Nothing but text lines should be duplicated: start with the first line of the listing below and stop after the line holding "Modern print with", omitting pictures.

· · · · ·

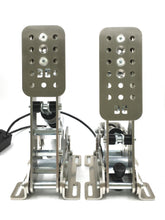 Load image into Gallery viewer, DC2 Sim Racing Pedals - Innato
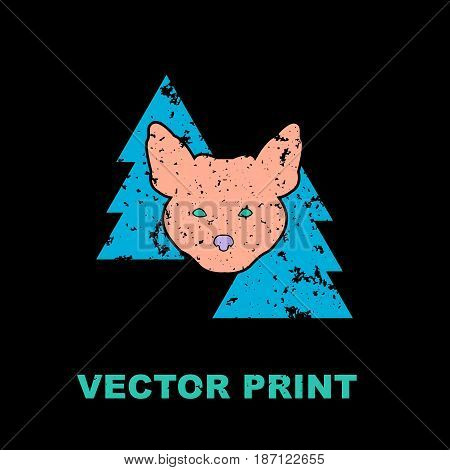 Modern print with the fox in woods. Perfect for a t-shirt print, postcard, poster, label or another apparel design. Unique grungy printable concept. Vector illustration.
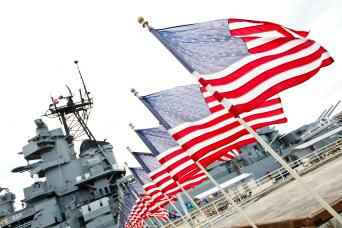 Pearl Harbor Heroes Adventure Tour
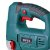 Serra Tico Tico 127V 800W - DWT-TTD-800 - Imagem 4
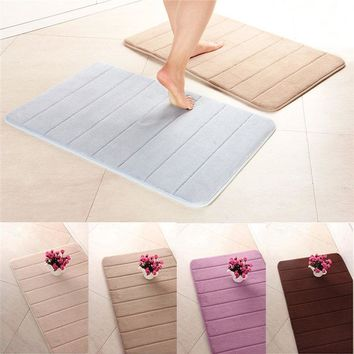 Newest 50x80cm Memory Foam Floor Bath Mat Coral Velvet Anti-slip Bathroom Rug Magnificent Stripe Fleece High Absorbency Carpet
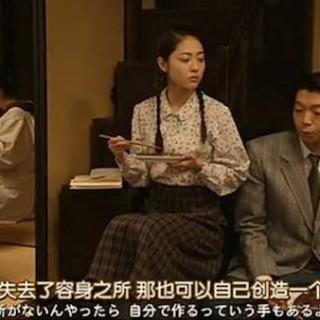 """吕林轩:""""湖南卫视网络版""""?独播的芒果TV能走多远"""
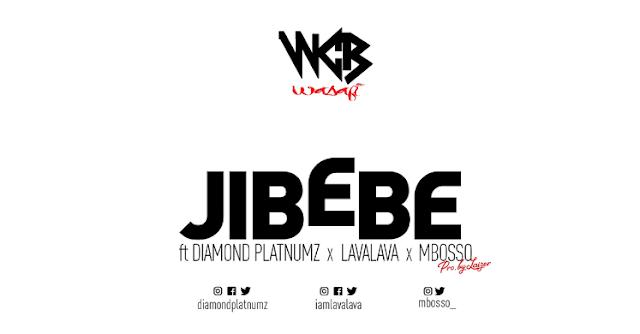 Wimbo Mpya : DIAMOND PLATNUMZ Ft LAVA LAVA & MBOSSO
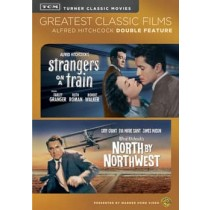 North by Northwest / Strangers on a Train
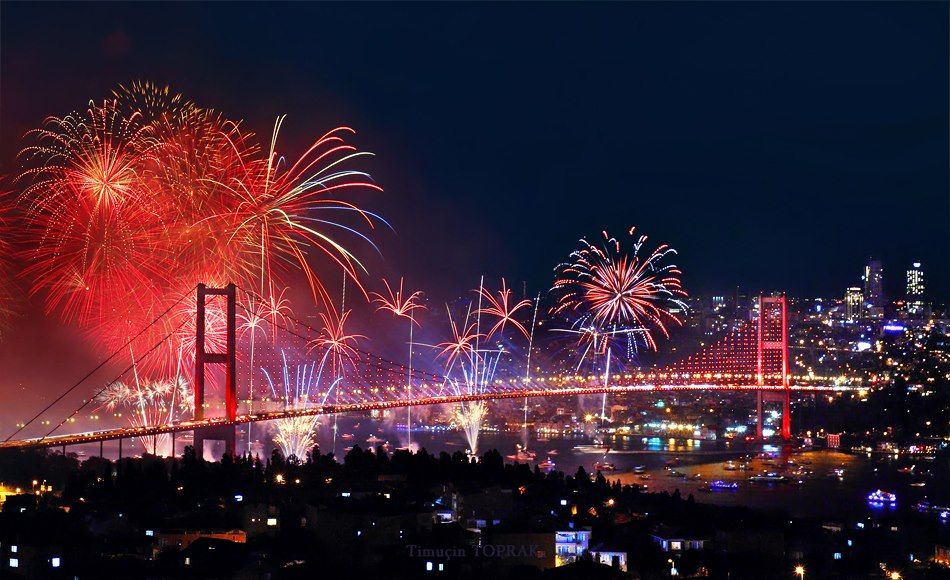 Happy New Year #Istanbul   Istanbul, Bosphorus bridge ...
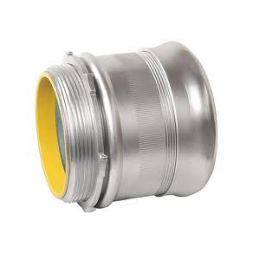 Fittings-Metallic Conduit and Fittings Products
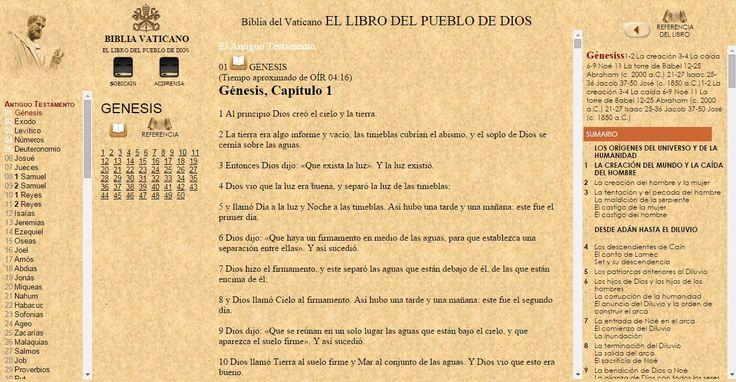 OÍR LA BIBLIA Católica [REFERENCIA DEL LIBRO] ONLINE con EL Vaticano VaticanONLINE desde WWW.CATHOLIC.CF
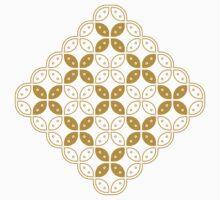 Javanese Batik Kawung Marquise Diamond Chain (Gold) Baby Tee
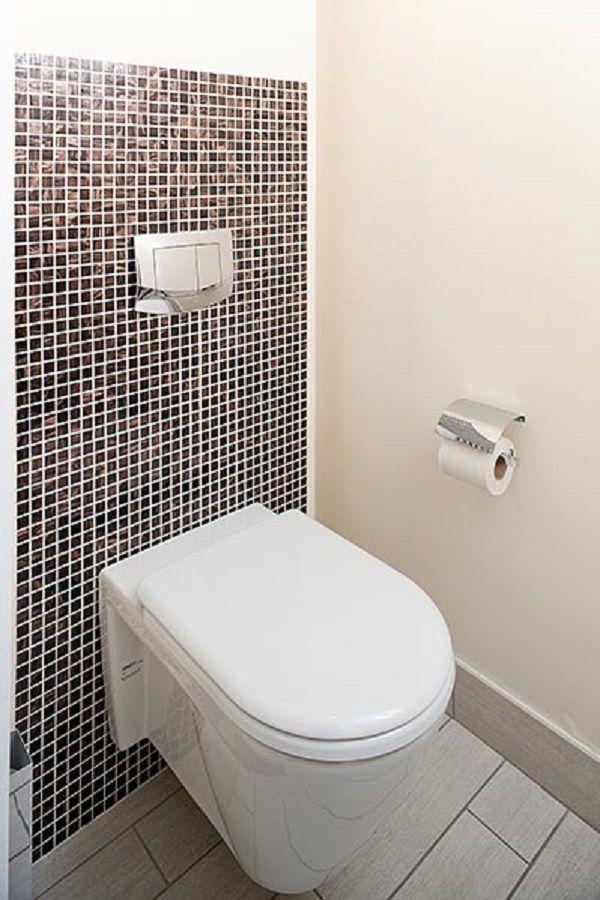 Ideen Fur Ihr Gaste Wc Mit Mosaik Gastewc Badezimmer Mosaik Gaste Wc Badezimmer Mosaik Badezimmer Umbau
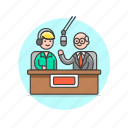 content, couple, debate, live, microphone, podcast, radio, show icon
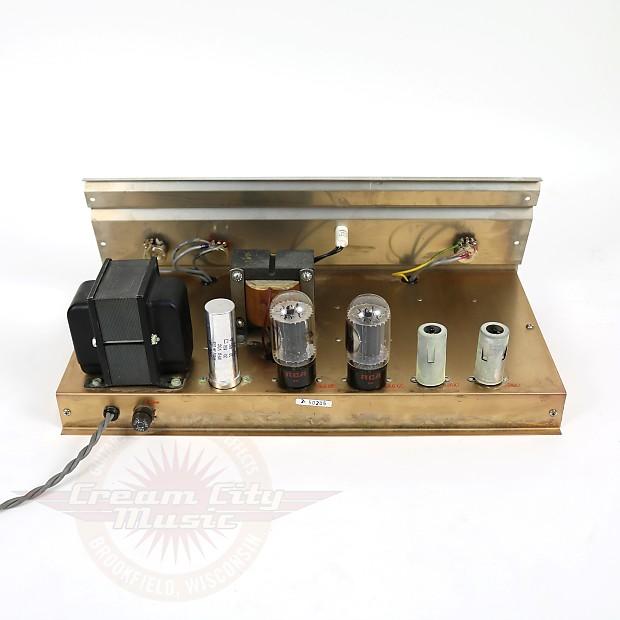 Vintage 1969 Gretsch 6170 Pro Bass 25w 1x15 Tube Combo Amp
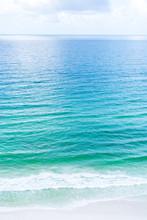 Emerald Green Ocean Water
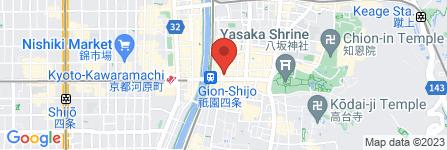 地図 ダイコクドラッグ 祇園四条店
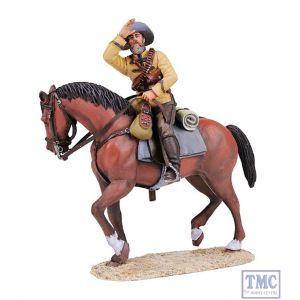 B20175 W.Britain Mounted Frontier Light Horse 2 Piece Set Zulu War Collection Matte
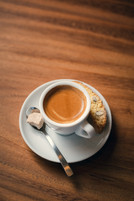 coffee-photography-boone-nc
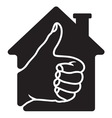 House deal1 resize vector image vector image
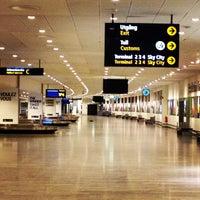 Photo taken at Stockholm-Arlanda Airport (ARN) by Alexander of M. on 3/27/2013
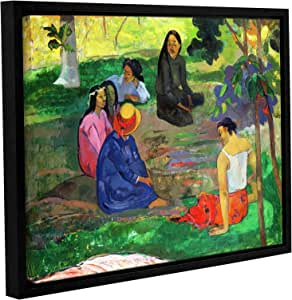 """ArtWall Paul Gauguin's Les Parau Parau The Gossippers Gallery-Wrapped Floater-Framed Canvas, 14 x 18"""""""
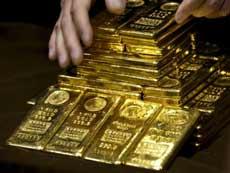 O ouro está na origem do forex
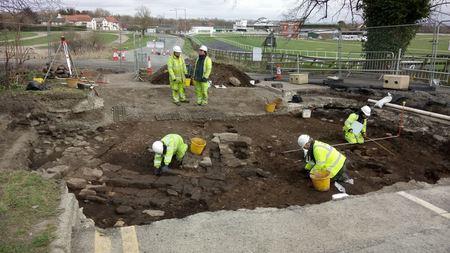Найден самый большой древний «монетный двор» в Европе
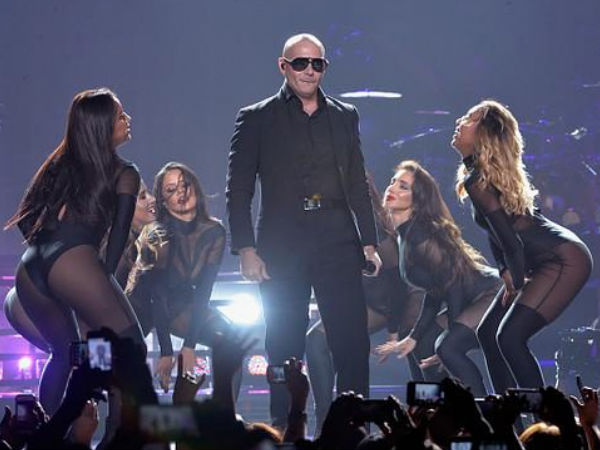 Dale! Pitbull To Host 2014 American Music Awards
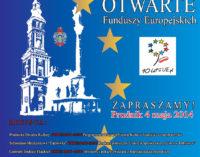 X Rocznica Wstąpienia Polski do Unii Europejskiej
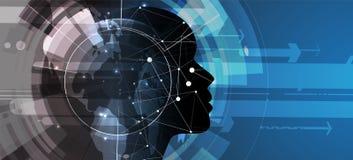 sztuczna inteligencja Technologii sieci tło Wirtualny conc Obrazy Royalty Free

· · · · ·

> _Response box_:
 Load image into Gallery viewer, DC2 Sim Racing Pedals - Innato
 Modern print with the fox in woods. Perfect for a t-shirt print, postcard, poster, label or another apparel design. Unique grungy printable concept. Vector illustration.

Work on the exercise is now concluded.